▸ **Short exercise**:
Can you write out this listing again, swapping every "wooden post" for "timber pole" and keeping everything else unchanged? Leave the pictures out.

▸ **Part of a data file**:

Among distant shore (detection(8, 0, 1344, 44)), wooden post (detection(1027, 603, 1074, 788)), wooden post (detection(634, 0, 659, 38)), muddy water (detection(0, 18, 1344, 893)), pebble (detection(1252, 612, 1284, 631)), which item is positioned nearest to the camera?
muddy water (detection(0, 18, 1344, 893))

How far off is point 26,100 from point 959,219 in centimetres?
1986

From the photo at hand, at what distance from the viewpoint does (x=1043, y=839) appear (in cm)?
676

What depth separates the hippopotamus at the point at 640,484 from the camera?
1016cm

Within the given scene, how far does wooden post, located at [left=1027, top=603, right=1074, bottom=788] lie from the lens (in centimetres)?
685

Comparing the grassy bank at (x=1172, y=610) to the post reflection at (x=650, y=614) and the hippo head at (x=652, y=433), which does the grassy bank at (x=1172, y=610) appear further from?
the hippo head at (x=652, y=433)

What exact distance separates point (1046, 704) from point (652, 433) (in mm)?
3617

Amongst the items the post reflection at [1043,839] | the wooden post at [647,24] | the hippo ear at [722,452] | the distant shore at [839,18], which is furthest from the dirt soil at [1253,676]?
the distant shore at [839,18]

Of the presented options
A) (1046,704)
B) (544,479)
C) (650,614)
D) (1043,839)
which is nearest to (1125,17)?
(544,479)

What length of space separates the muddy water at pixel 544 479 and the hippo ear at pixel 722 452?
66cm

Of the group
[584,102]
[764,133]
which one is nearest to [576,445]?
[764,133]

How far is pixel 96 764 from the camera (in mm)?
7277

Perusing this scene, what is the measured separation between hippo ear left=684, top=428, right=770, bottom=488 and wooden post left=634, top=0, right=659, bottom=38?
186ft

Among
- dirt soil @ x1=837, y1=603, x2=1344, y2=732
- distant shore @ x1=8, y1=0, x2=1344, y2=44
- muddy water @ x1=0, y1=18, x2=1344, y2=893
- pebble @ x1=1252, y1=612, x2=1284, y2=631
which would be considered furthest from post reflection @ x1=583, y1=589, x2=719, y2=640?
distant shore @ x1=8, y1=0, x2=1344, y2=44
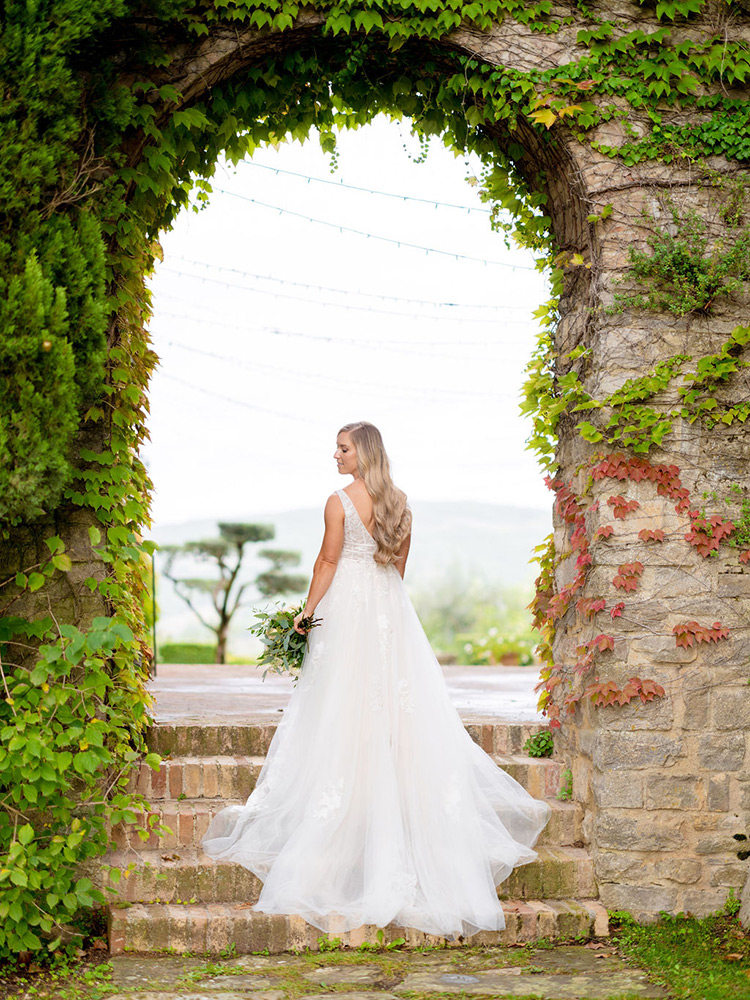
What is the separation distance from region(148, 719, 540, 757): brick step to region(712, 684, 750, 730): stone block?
988mm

▸ **Exercise result**:
Among distant shore (detection(8, 0, 1344, 44)), timber pole (detection(1027, 603, 1074, 788)), timber pole (detection(634, 0, 659, 38)), muddy water (detection(0, 18, 1344, 893)), pebble (detection(1252, 612, 1284, 631)), which item is positioned nearest to the camera?
muddy water (detection(0, 18, 1344, 893))

How far off is point 26,100 from point 959,219 in centimetres?
1986

From the photo at hand, at what distance from the viewpoint does (x=1043, y=839) appear (in cm)?
676

What depth separates the hippopotamus at the point at 640,484 from the camera?
1016cm

Within the given scene, how far does timber pole, located at [left=1027, top=603, right=1074, bottom=788] lie from the lens (in centimetres)?
685

Comparing the grassy bank at (x=1172, y=610) to the post reflection at (x=650, y=614) and the hippo head at (x=652, y=433), which does the grassy bank at (x=1172, y=610) appear further from?
the hippo head at (x=652, y=433)

What exact distance separates point (1046, 704) from point (652, 433) (in mm)?
3617

Amongst the items the post reflection at [1043,839] | the timber pole at [647,24] | the hippo ear at [722,452] | the distant shore at [839,18], which is furthest from the dirt soil at [1253,676]?
the distant shore at [839,18]

Of the presented options
A) (1046,704)
B) (544,479)
C) (650,614)
D) (1043,839)
which is nearest to (1125,17)?
(544,479)

What length of space separates the muddy water at pixel 544 479 and the hippo ear at pixel 722 452?
66cm

Of the group
[584,102]
[764,133]
which one is nearest to [576,445]?
[764,133]

How far is pixel 96 764 from the camera (in mm)?
7277

Perusing this scene, what is the measured separation between hippo ear left=684, top=428, right=770, bottom=488 and timber pole left=634, top=0, right=659, bottom=38?
186ft

Among
- dirt soil @ x1=837, y1=603, x2=1344, y2=732
- distant shore @ x1=8, y1=0, x2=1344, y2=44
- muddy water @ x1=0, y1=18, x2=1344, y2=893
- pebble @ x1=1252, y1=612, x2=1284, y2=631
which would be considered furthest from post reflection @ x1=583, y1=589, x2=719, y2=640?
distant shore @ x1=8, y1=0, x2=1344, y2=44
What is the separation distance from region(148, 719, 540, 757): brick step to region(712, 684, 750, 730): stone block?
988mm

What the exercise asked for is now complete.